AGENCE FRANCE-PRESSE

L'association Safehouse a annoncé publiquement son intention d'ouvrir une salle d'injection contrôlée dans la région de Philadelphie, mais n'a pas encore indiqué à quel endroit précisément.

Le maire de Philadelphie, Jim Kenney, s'est déjà dit publiquement favorable à la création de tels lieux, et l'association bénéficie de nombreux soutiens dans cette ville affectée depuis des décennies par les drogues dures.

En 2017, 1217 personnes sont mortes de surdoses à Philadelphie, dont 1074 en usant d'opiacés, des chiffres similaires à ceux enregistrés à Los Angeles ou New York, dont la population est quadruple et quintuple.

Mais pour le procureur William McSwain, le principe même des salles d'injection contreviendrait à la législation fédérale sur les stupéfiants, a-t-il fait valoir dans une action au civil, selon un communiqué publié mercredi.

« Si Safehouse veut ouvrir une salle d'injection, elle devrait passer par le processus démocratique et essayer de faire changer les lois », a déclaré le procureur fédéral, cité dans le communiqué.

William McSwain bénéfice, dans son action, du soutien du département de la Justice, pour qui une salle d'injection ne ferait pas que contrevenir à la loi, mais « créerait de sérieux problèmes de sécurité », a estimé l'adjoint du département de la Justice, Jody Hunt, cité dans le communiqué.

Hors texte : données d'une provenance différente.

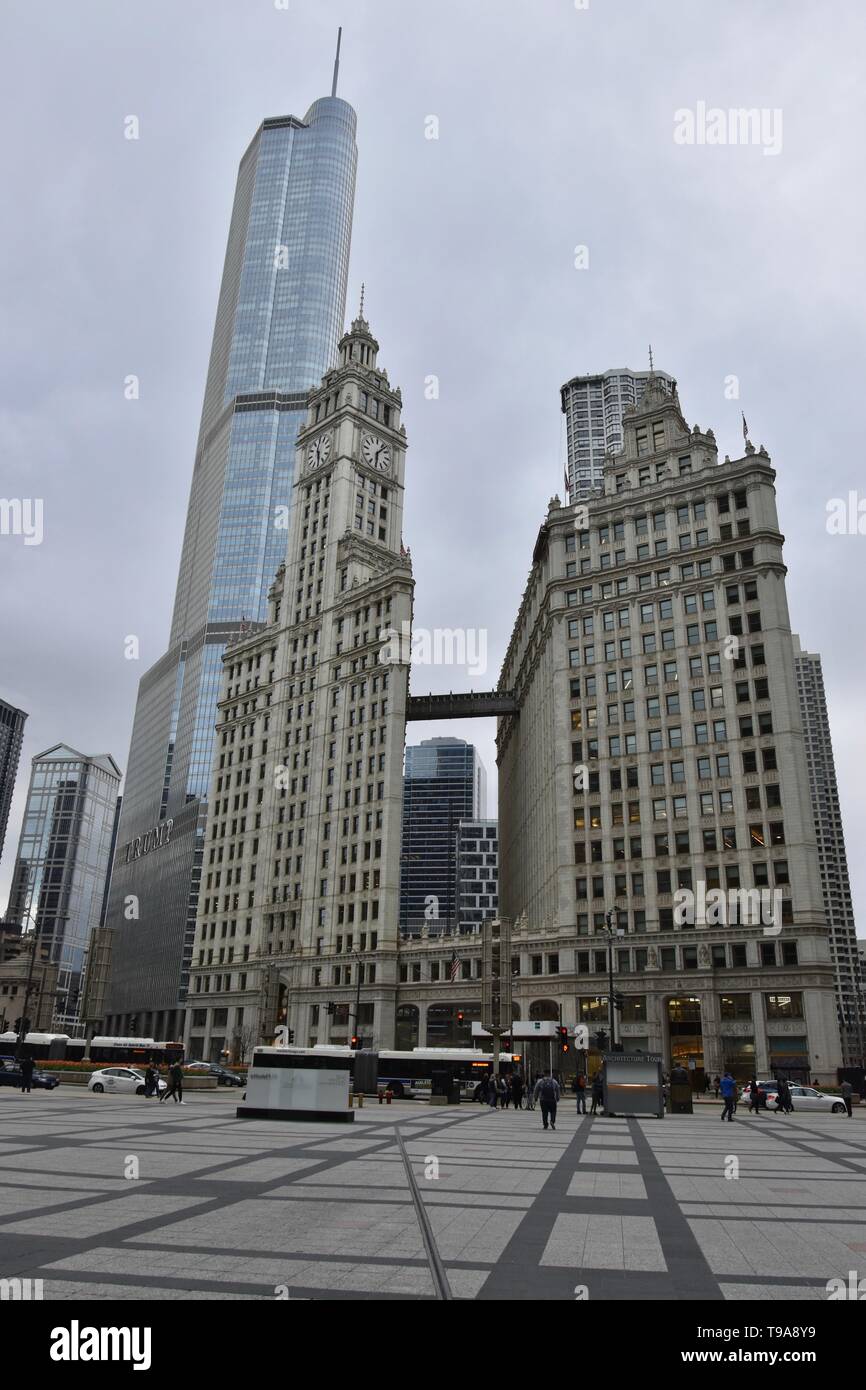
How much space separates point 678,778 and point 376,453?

« Les faits montrent qu'une salle d'injection contrôlée pourrait sauver des vies et aider à réduire l'impact négatif de la crise des opiacés qui frappe les quartiers de Philadelphie », a réagi, auprès de l'AFP, Deana Gamble, directrice de la communication de la Ville de Philadelphie.

En mai 2018, le maire de New York, Bill de Blasio, avait indiqué son intention de mettre en place des salles d'injection pour réduire le nombre de surdoses dans sa ville, mais le projet ne s'est, pour l'instant, pas concrétisé.

Les centres d'injection contrôlés ont été créés en 1986 en Suisse. Aujourd'hui, selon le rapport de la Ville de New York, il en existe environ 100 dans le monde, répartis dans 10 pays, dont la France, et 67 villes.

Plusieurs villes américaines ont fait part de leur intérêt pour la création de centres, notamment San Francisco, Denver et Seattle, mais aucune n'a encore franchi le pas.